__GIVEN TEXT__:
◆ ◆ ◆
# outside compressor not running, but fan does run



## reesekcmo

My central air unit works, the outside ac fan runs but the compressor is not, the contact and capacitor look ok, compressor is getting 240v, why won't it run


----------



## SABL

Could be the same reason why mine doesn't run....locked rotor in the compressor. If you're lucky it will be a capacitor.....have a pro look at it. 

How old is the unit??


----------



## Basementgeek

If it were mine, just pick up a capacitor for it and try it.

Also, if it were mine, I would give a nice but firm smack on the side of the compressor with like a rubber mallet. If you leave a dent, you hit it to hard. That is a long shot, but been known to work.

BG


----------



## reesekcmo

My darn compressor is out. I checked the terminals and am being told there is suppose to be some resistance and there is none that means the motor is blown


----------



## aareleb

Could be a number of things. control board, fuses, barkers, t-stat. Need more info and maybe I can help.


----------



## Basementgeek

It would depend greatly on just where you are measuring this.

I would take the gamble and call in a pro. Better to loose a 100.00 on a service call than throw a good unit away that can be repaired.

BG


----------



## reesekcmo

Update is my compressor was shot and the whole condensor was replaced, the landlord was amazed at how I trouble shot it down to the part. The tech said he was glad to know this because he didnt have one on his truck, he made one visit and got it all running in one visit.


----------
◆ ◆ ◆
(Spatial reasoning dataset excerpts)
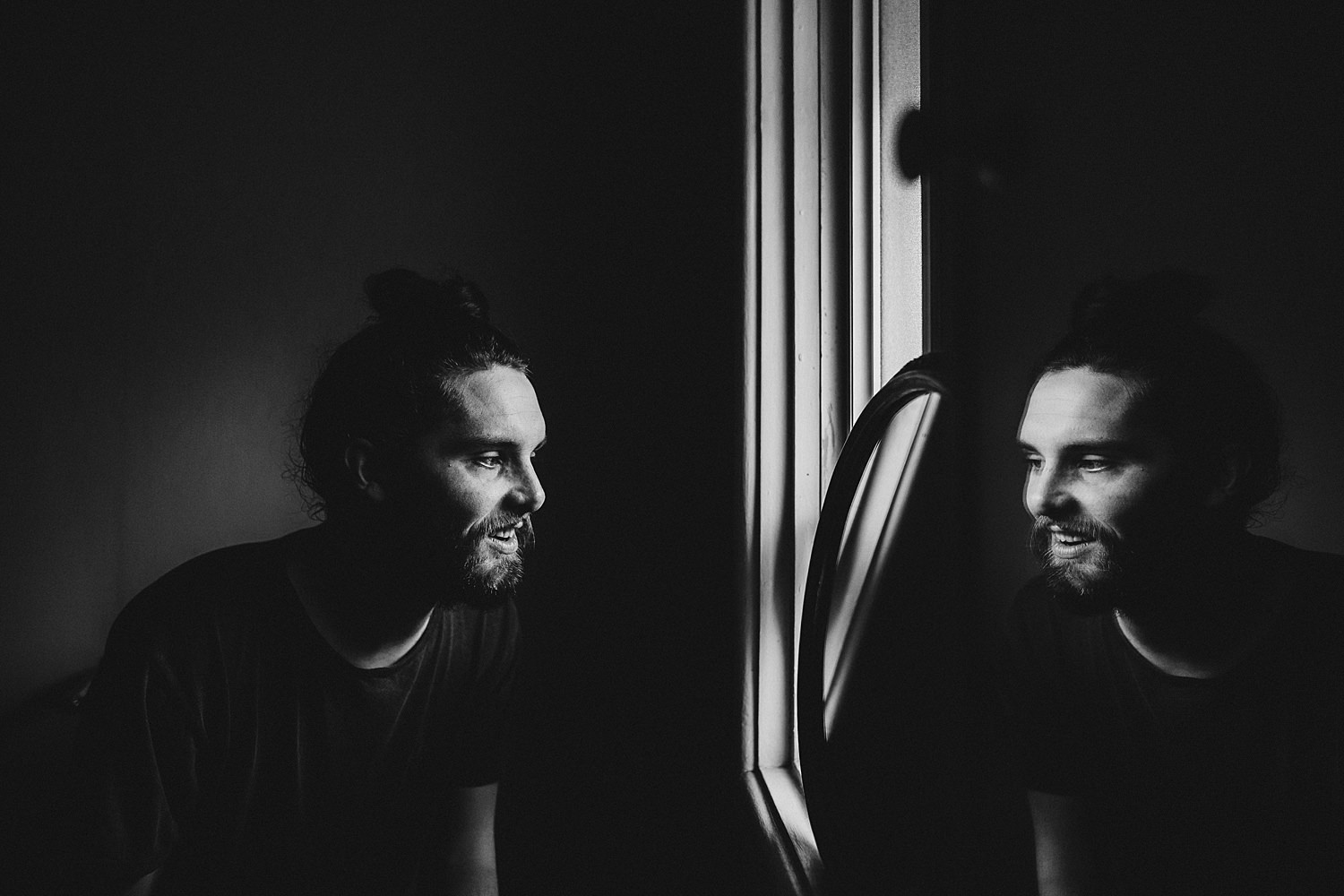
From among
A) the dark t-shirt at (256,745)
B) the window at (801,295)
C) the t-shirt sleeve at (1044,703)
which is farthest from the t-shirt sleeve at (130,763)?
◆ ◆ ◆
__AIM OF THE EXERCISE__:
In the thread about the outside compressor not running, what voltage did the original poster say the compressor was getting?

__PROBLEM SOLUTION__:
240 volts.